## WORK TASK
The answer must be every line below that holds the word "elementor".

## EXERCISE INPUTS
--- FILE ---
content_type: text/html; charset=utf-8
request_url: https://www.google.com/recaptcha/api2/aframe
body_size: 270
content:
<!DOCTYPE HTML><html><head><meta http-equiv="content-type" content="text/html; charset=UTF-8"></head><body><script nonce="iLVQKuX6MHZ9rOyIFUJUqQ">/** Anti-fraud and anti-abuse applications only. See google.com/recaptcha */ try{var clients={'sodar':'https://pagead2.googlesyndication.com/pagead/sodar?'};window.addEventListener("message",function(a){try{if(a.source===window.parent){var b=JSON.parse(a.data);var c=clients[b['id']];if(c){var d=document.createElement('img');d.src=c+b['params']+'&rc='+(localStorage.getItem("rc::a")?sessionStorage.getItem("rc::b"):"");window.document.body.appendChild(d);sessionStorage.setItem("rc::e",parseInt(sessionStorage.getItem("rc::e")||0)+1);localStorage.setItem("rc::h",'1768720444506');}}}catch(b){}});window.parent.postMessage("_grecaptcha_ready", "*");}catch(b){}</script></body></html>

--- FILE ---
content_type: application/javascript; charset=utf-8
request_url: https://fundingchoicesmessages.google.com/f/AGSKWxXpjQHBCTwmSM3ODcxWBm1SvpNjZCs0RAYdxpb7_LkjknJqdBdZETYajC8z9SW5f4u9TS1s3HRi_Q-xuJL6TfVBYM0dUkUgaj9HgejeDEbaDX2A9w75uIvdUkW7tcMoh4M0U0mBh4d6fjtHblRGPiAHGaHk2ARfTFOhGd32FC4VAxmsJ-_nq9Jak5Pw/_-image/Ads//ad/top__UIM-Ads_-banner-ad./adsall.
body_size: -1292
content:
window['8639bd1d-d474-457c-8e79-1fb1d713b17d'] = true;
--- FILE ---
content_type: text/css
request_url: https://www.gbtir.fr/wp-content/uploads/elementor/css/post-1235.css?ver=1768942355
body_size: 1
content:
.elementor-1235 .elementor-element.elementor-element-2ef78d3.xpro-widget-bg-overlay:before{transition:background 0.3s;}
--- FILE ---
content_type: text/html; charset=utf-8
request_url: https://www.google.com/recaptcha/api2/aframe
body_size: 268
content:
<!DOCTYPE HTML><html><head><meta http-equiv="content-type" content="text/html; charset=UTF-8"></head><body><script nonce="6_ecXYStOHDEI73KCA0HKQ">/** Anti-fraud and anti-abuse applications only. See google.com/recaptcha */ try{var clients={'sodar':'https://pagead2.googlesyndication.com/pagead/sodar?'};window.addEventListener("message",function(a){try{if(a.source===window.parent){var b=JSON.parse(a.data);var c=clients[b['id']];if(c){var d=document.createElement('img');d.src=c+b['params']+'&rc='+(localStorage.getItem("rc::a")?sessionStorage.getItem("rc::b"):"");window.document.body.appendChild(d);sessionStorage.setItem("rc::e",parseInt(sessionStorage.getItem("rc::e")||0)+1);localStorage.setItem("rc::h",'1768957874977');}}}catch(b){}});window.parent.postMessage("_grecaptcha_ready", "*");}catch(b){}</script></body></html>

## RESULT OF THE TASK
request_url: https://www.gbtir.fr/wp-content/uploads/elementor/css/post-1235.css?ver=1768942355
.elementor-1235 .elementor-element.elementor-element-2ef78d3.xpro-widget-bg-overlay:before{transition:background 0.3s;}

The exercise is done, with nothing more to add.